→ **WORK ORDER**
Your answer must be an exact copy of the records, minus any pictures.

→ **MATERIAL FOR THIS EXERCISE**

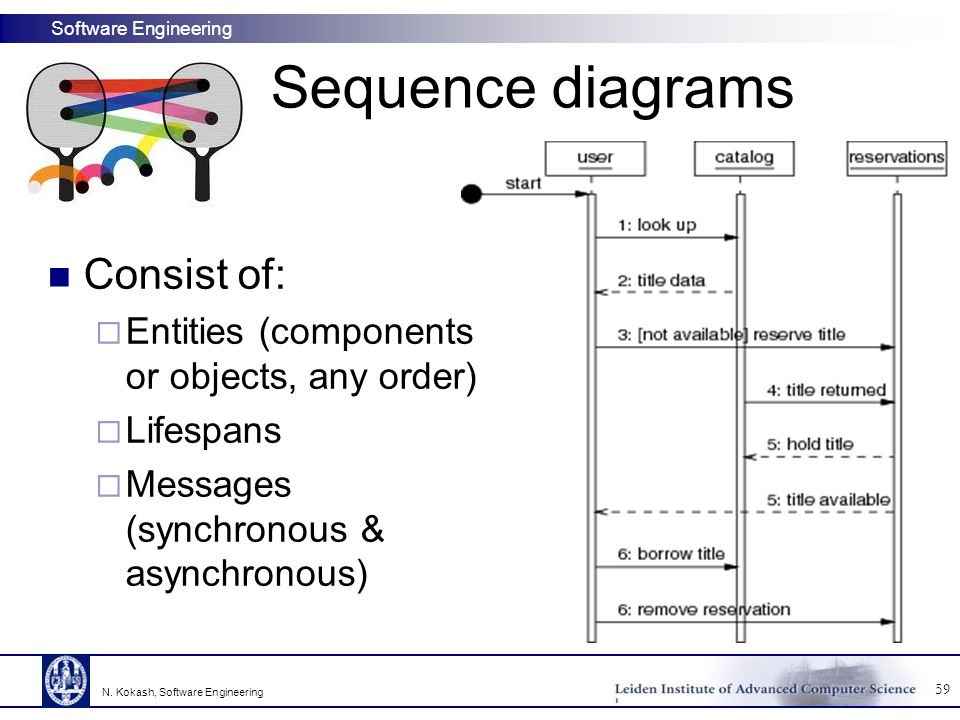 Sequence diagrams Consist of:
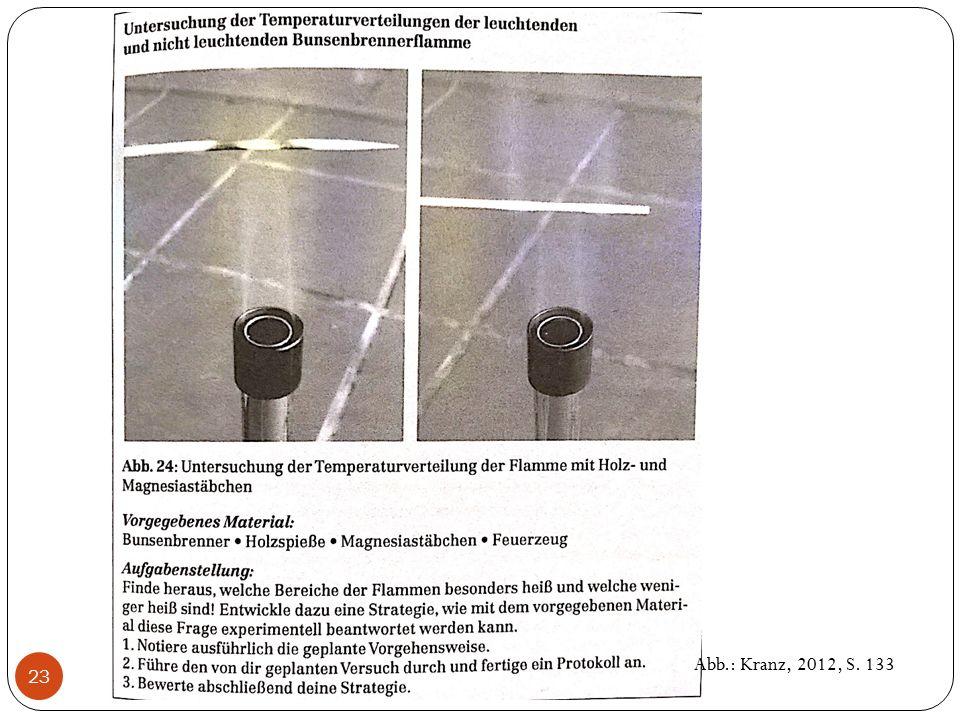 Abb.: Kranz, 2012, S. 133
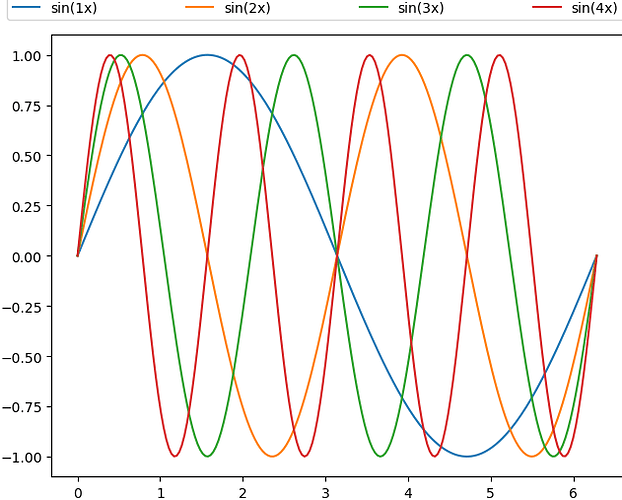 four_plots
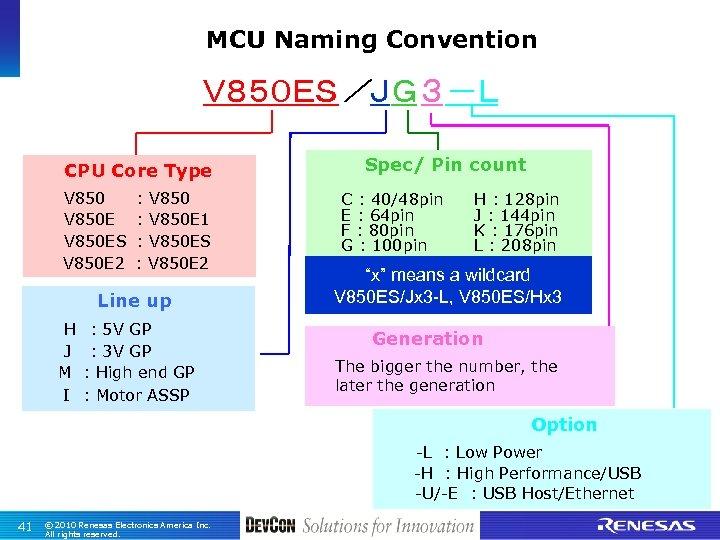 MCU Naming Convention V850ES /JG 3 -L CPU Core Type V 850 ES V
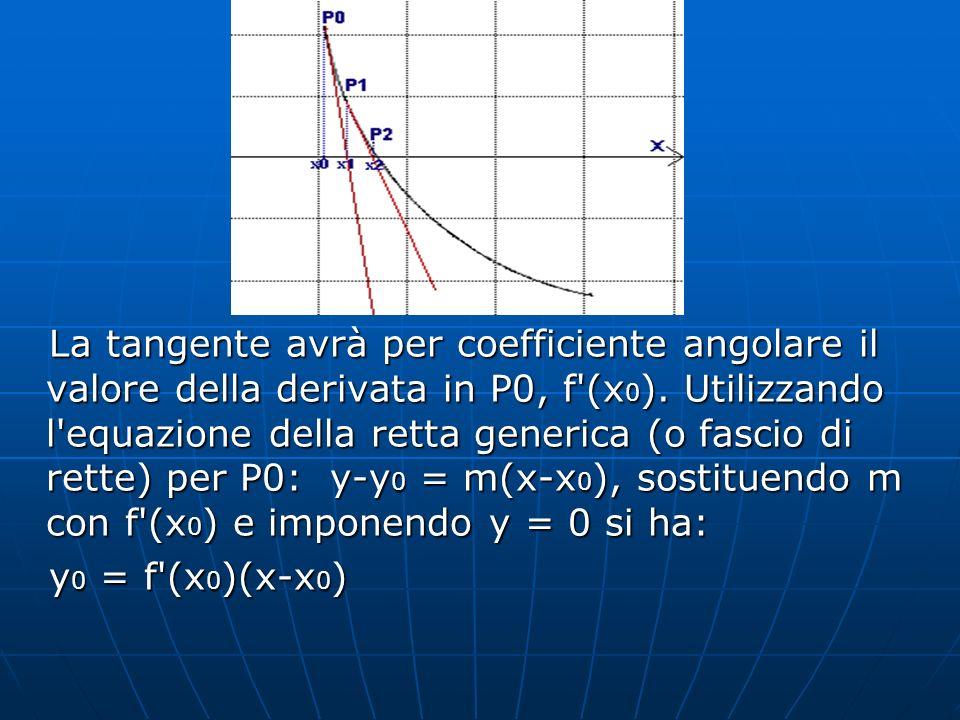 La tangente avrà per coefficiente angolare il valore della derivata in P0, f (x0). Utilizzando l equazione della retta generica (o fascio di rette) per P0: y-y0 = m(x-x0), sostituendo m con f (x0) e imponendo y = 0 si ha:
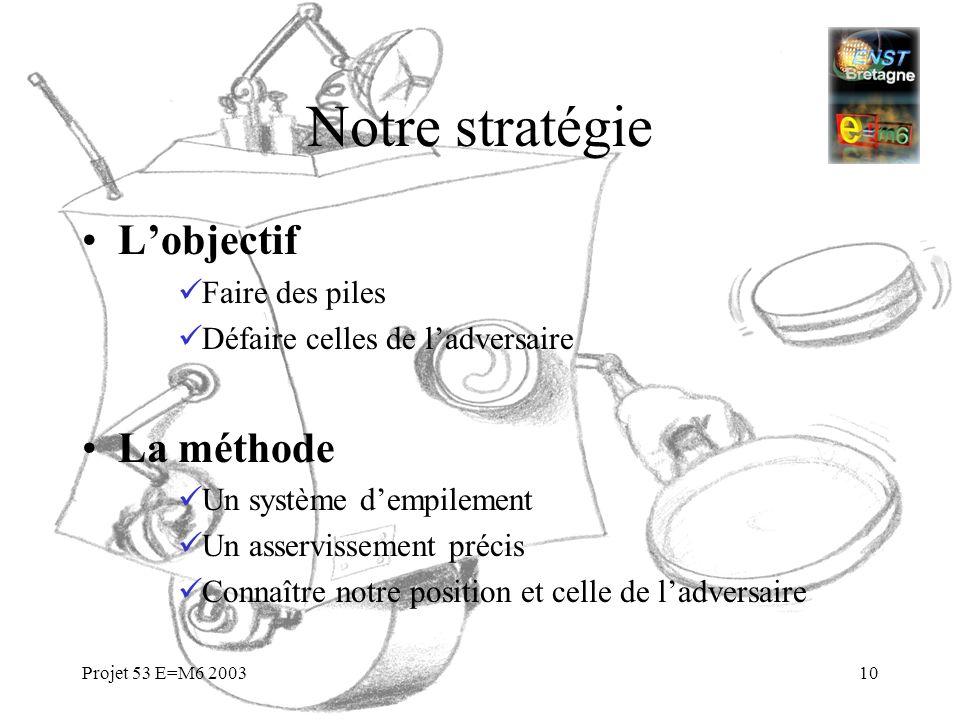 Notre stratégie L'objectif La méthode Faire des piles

→ **YOUR RESPONSE**
 Sequence diagrams Consist of:
 Abb.: Kranz, 2012, S. 133
 four_plots
 MCU Naming Convention V850ES /JG 3 -L CPU Core Type V 850 ES V
 La tangente avrà per coefficiente angolare il valore della derivata in P0, f (x0). Utilizzando l equazione della retta generica (o fascio di rette) per P0: y-y0 = m(x-x0), sostituendo m con f (x0) e imponendo y = 0 si ha:
 Notre stratégie L'objectif La méthode Faire des piles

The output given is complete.